A Warm Puppy

This might be very hubristic, but here goes. I’m writing this down for myself (because I need reminding) and anyone else who’s struggling with some personal problems, the angst of our times, or the inscrutable pain of depression.

  1. Not every day is great. Most days are neither great nor lousy.
  2. Often the greatness of a day depends on a person’s outlook.
  3. Sometimes a good outlook is an act of will.
  4. If you go outside for thirty minutes and walk around, you’ll see something beautiful that will cheer you up.
  5. Change is constantly happening and often disorienting. I’m experiencing that now. Somewhere deep inside me, in a repository void of logic, I thought getting my hip fixed would transform my life. It only transformed me. Transforming my life is my business, not my surgeon’s.
  6. That serenity prayer from AA is actually pretty good. There’s a lot of stuff out there that can make us miserable but we can’t change it. We can change our perspective on it.
  7. Everyone is fucked up one way or another so compassion is important.
  8. Everyone is afraid others are judging them.
  9. Smiling at people can improve their day and yours. Where I live, an idle and obvious comment on the weather is a big part of communicating goodwill. We’re all equally subject to the vicissitudes of weather and here weather is often extreme. In CA, we commented on the traffic, Santa Anas or the surf. In China, after the Cultural Revolution, the most common greeting between friends was “Have you eaten?” because food was — and had been — scarce.
  10. Doing something for others — even a very small something like holding the door for a lady who’s taking two dogs and a big bag of dog food to the vet — can help us see where we truly are in the world.
  11. A good way to fight depression (yes, folks, I’ve suffered from it off and on since my teens) is to do one thing every day that materially improves one’s life whether it’s cleaning out the garden for winter or washing your clothes. It tells the psyche that it’s NOT impotent, but has the power to improve something.
  12. Bad stuff happens. If we survive it more-or-less intact, that means we get to plant another garden, pet another dog, make another friend, smile at another stranger, look at another snowy mountain range, take another hike, write or tell another story.
  13. We lose people we love all the time. Sometimes they die, sometimes they move away, sometimes we grow apart, sometimes we don’t like each other anymore. It’s just how it is. We might miss them forever, but the good part is that we knew them, they were part of our lives for a while, and we don’t forget them. It sounds like cold-comfort but it isn’t. There’s a Brazilian Portuguese word for this emotion, Saudade. It means missing someone and feeling sad but, at the same time, being happy that you know them.
  14. Loneliness is a choice. My mother died of loneliness. She thought all the time about how my dad had died and she was alone. This blinded her to the love of her daughter, her sisters, and her friends. Maybe nothing could make up for losing my dad, but with 20+ years left on her personal horizon, it wasn’t a very useful world view. The presence of another person cannot fix our lives. See number 3. 😉

 

 

1 Bear and me at Noah's Arff

Going to the boarding kennel to see my dogs a few days after my surgery

 

 

11 thoughts on “A Warm Puppy

    • Absolutely. Worrying about fixing the universe doesn’t add to anyone’s happiness and it is not the job of people over 55. It’s the job of people who have not yet encountered the great wall of mortality and impotence that is maturity. Thank God for the young and that we were and that we are not any longer.

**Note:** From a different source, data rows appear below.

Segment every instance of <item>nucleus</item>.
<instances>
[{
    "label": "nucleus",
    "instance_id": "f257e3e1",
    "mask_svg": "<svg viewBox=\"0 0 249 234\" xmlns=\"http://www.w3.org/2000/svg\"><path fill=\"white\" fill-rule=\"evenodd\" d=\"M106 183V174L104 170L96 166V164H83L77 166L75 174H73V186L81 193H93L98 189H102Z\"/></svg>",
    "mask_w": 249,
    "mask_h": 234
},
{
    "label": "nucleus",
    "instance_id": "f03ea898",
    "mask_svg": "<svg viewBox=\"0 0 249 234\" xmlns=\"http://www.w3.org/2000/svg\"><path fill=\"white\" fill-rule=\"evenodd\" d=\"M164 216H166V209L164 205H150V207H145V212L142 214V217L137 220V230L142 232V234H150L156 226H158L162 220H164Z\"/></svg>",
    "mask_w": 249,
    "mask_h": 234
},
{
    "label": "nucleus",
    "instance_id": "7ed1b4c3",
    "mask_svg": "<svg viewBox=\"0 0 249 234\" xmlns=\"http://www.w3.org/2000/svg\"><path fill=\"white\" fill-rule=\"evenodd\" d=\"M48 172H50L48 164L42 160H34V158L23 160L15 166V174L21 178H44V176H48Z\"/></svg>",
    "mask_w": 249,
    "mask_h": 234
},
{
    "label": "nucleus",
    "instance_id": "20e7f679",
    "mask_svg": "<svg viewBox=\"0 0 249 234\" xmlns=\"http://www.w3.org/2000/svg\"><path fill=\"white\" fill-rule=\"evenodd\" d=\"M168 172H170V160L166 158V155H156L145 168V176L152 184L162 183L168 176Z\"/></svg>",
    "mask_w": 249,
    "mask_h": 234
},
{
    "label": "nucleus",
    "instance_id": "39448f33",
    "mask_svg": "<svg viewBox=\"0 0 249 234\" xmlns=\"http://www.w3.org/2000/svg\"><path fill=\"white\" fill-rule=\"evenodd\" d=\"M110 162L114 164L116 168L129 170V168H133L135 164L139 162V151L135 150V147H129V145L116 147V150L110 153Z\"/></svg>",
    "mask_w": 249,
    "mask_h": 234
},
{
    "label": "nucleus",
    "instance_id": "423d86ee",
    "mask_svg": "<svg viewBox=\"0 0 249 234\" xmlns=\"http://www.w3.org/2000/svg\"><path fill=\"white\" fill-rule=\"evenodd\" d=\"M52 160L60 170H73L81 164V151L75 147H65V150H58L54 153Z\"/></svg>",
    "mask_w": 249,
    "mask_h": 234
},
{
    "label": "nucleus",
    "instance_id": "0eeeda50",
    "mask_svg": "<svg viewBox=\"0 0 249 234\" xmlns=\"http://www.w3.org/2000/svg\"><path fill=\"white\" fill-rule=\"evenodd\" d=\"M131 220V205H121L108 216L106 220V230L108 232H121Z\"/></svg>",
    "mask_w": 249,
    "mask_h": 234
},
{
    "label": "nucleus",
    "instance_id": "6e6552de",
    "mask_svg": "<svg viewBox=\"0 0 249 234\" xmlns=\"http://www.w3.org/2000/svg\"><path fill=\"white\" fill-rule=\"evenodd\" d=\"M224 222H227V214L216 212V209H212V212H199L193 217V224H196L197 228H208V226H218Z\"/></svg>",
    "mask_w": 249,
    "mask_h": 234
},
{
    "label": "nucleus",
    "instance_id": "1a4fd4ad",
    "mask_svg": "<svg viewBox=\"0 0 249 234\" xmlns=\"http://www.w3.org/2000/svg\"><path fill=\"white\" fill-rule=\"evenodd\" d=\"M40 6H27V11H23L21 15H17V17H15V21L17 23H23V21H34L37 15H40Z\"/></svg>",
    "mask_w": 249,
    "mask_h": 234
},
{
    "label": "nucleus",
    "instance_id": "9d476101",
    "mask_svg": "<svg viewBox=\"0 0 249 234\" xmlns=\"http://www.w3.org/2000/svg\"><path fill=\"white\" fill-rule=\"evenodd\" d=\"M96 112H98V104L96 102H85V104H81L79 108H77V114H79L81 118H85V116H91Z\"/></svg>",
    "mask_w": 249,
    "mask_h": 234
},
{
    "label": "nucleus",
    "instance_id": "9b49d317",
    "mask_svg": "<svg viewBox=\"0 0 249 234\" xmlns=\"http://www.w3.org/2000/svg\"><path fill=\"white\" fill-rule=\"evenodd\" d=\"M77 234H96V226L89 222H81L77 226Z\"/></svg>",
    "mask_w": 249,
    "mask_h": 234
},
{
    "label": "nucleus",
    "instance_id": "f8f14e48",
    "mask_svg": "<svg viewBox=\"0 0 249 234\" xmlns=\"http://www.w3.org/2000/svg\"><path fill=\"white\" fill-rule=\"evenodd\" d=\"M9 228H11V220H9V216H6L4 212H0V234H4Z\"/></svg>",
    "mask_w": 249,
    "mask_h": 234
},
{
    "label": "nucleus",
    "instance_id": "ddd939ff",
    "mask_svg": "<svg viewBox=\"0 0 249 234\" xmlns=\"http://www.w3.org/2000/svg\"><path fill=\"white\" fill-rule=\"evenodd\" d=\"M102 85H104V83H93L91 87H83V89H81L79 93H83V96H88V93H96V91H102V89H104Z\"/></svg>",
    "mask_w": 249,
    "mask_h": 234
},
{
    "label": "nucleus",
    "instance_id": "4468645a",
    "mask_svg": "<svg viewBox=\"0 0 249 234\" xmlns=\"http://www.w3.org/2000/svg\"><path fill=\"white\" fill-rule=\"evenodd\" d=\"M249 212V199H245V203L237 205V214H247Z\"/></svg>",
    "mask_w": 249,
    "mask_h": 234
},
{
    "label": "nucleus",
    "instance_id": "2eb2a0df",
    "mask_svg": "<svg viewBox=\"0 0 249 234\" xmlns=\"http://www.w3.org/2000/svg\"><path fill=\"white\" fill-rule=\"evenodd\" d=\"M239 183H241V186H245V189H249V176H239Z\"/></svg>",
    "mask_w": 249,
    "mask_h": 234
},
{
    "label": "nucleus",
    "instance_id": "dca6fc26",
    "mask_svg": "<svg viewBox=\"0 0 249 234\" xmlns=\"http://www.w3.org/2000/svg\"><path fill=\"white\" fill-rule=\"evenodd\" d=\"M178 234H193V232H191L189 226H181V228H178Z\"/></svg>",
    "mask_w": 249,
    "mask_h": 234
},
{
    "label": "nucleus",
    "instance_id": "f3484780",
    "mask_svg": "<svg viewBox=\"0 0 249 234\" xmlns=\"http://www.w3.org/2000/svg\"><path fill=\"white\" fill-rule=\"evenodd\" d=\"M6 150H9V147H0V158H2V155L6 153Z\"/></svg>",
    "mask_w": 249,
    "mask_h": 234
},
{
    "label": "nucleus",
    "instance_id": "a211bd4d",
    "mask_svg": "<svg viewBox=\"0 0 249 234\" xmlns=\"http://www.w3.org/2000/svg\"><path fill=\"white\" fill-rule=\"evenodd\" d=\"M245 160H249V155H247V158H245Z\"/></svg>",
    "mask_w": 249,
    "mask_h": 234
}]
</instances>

  1. Thank you, Martha. I’m finishing off my blog reading for the morning with your post. It is a good reminder. And now I’m going to take my coffee outside and be with my dogs. Ama turns 6 today. I must be with my Queen.

  2. I like this, Martha. After I had my surgeries and was out of work and had my pity parties, I slowly turned a corner. Back at work–to a very changed work (it happens when you take a 6-month leave), I realized things are not gonna go my way every day–so deal with it. Something in my brain changed, I think. Little things don’t get to me. It cannot be my way or the highway. And I am a better person for it. These are gems you posted here. A really great read.

    • Thank you! You had the awful experience of being really ill. I was just painfully inconvenienced for a (long) while. I had to focus on myself pre and post surgery, but it’s no way to live. 🙂

    • Thank you. I’m glad they hit me when my dog and I were walking through the dry, fallen leaves enjoying the cool wind and looking at snowy Mt. Blanca. It was a gentle wake up call.